= Metin bölümü =
“Doktorum, bu adamın imanına hayranım.” Bu sözler, 1889 İstanbul doğumlu, Cumhuriyet döneminin ünlü edebiyatçılarından olan, bazı eserlerinde Cumhuriyetin toplumsal ideallerini işleyen; “Çalıkuşu,” “Yeşil Gece” ve “Anadolu Notları” gibi birçok esere imza atan romancı, öykücü ve 1956’da akciğer kanseri teşhisi konulduktan sonra tedavisi için gittiği Londra’da hastalığına yenik düşerek ölen Reşat Nuri Güntekin’e ait. ‘Doktorum’ diye hitap ettiği insan da Prof. Dr. Süleyman Yalçın.
Akciğer kanserine yakalanan Güntekin, hastahenede yatmakta ve o zamanlar Prof. Dr. Süleyman Yalçın da hastanede asistan doktor olarak çalışmakta.
Güntekin, bu esnada Dr. Süleyman Yalçın’la ahbab olmuşlar. Röntgen filmi çekilecek. Makinenin önündeler. Güntekin diyor ki: “Süleyman Bey! Şu bizim koğuşta bir hasta var, sakallı. O da kanser, ama öylesine hakkına ve kaderine razı ki hiçbir şikâyeti yok. İşte bak, bir kâğıt üzerinde, tahta üzerinde namaz kılıyor.”
İşte Reşad Nuri Güntekin’in, “Doktorum, bu adamın imanına hayranım” dediği adam bu adam.
Bir çok okul bitirmiş, birçok okulda öğretmenlik yapmış, önemli görevler üstlenmiş, 1950’de UNESCO’da Türkiye temsilciliği ve öğrenci müfettişi olarak Paris’e gitmiş, Paris Kültür Ataşeliği yapmış, popüler olmuş, üne ermiş, ama dönemin dinden soyutlanan eğitim sistemi sebebiyle manevî değerlerden uzak kalmış Güntekin’in son anlarında söylediği şu sözler de insanın manevî dinamikler olmadığında ne kadar çaresizlik içinde kaldığının en güzel örneklerinden birisi.

= Listelenen materyal =
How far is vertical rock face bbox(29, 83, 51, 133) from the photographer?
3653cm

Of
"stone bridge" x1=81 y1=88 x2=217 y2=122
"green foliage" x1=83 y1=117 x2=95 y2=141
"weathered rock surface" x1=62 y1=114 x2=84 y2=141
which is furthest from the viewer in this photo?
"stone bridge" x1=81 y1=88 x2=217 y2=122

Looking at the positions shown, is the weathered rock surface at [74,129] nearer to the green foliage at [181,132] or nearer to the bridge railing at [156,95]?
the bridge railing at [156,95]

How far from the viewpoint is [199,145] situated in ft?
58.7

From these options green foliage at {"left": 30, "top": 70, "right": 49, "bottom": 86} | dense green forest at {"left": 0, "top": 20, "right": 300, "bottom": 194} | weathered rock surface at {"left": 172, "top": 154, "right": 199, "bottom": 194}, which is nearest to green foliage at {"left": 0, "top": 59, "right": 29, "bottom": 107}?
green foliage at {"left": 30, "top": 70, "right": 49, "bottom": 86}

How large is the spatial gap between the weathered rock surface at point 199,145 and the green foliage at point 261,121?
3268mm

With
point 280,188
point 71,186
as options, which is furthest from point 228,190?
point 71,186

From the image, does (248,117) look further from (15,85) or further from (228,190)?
* * *
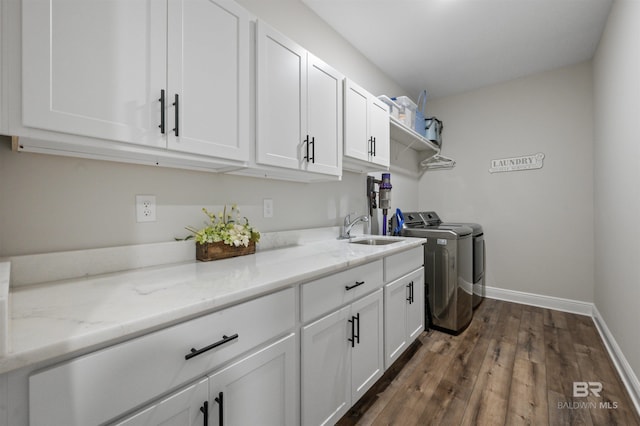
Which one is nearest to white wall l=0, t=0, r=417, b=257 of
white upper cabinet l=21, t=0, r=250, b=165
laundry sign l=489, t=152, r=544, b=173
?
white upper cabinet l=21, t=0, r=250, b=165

= Yapılacaklar =
A – Reşat Nuri Güntekin’i anlatan metne göre şu ifadelerin her biri için evet ya da hayır deyin ve cevabı belirleyen sözleri metinden birebir alıntılayın: (i) Güntekin 1889’da İstanbul’da doğmuştur. (ii) Güntekin hastanede yatarken Süleyman Yalçın orada profesör olarak görev yapıyordu. (iii) Güntekin 1950’de UNESCO’da Türkiye temsilcisi olarak Paris’e gitmiştir.
B – Reşat Nuri Güntekin’i anlatan metni bittiği yerden ilerletin.
Materyalin metinle hiçbir bağlantısı yoktur.

= Görevlere göre cevaplar =
A –
(i) Evet: "1889 İstanbul doğumlu"
(ii) Hayır: "o zamanlar Prof. Dr. Süleyman Yalçın da hastanede asistan doktor olarak çalışmakta"
(iii) Evet: "1950’de UNESCO’da Türkiye temsilciliği ve öğrenci müfettişi olarak Paris’e gitmiş"

B –
Bir gün ünlü romancı, “Çok sıkıntılıyım” diyor Dr. Süleyman Yalçın’a.
“Hayrola Üstadım, ağrınız falan mı var?” diye cevap veriyor Dr. Yalçın da.
“Ağrım falan yok, ama içim sıkılıyor” diye başlayan Güntekin, sözlerine şöyle devam ediyor: “Bizim koğuşta sakallı hasta var ya, onun huzuru, onun inancı, onun itminanı içinde yaşasam hiçbir sıkıntı çekmeden rahat rahat öleceğim. Fakat ben neyim? Yok mu olacağım? Yoksa arkadaş, öldükten sonra hesap mı var? Bunun bir türlü sırrını çözemedim. Ben iki arada bir deredeyim. Onun gibi inanmış olsaydım, şimdi dünya günlük güneşlik olacaktı bana.”1
Dipnot:
1. Medine İkliminden Esintiler, s. 36-38.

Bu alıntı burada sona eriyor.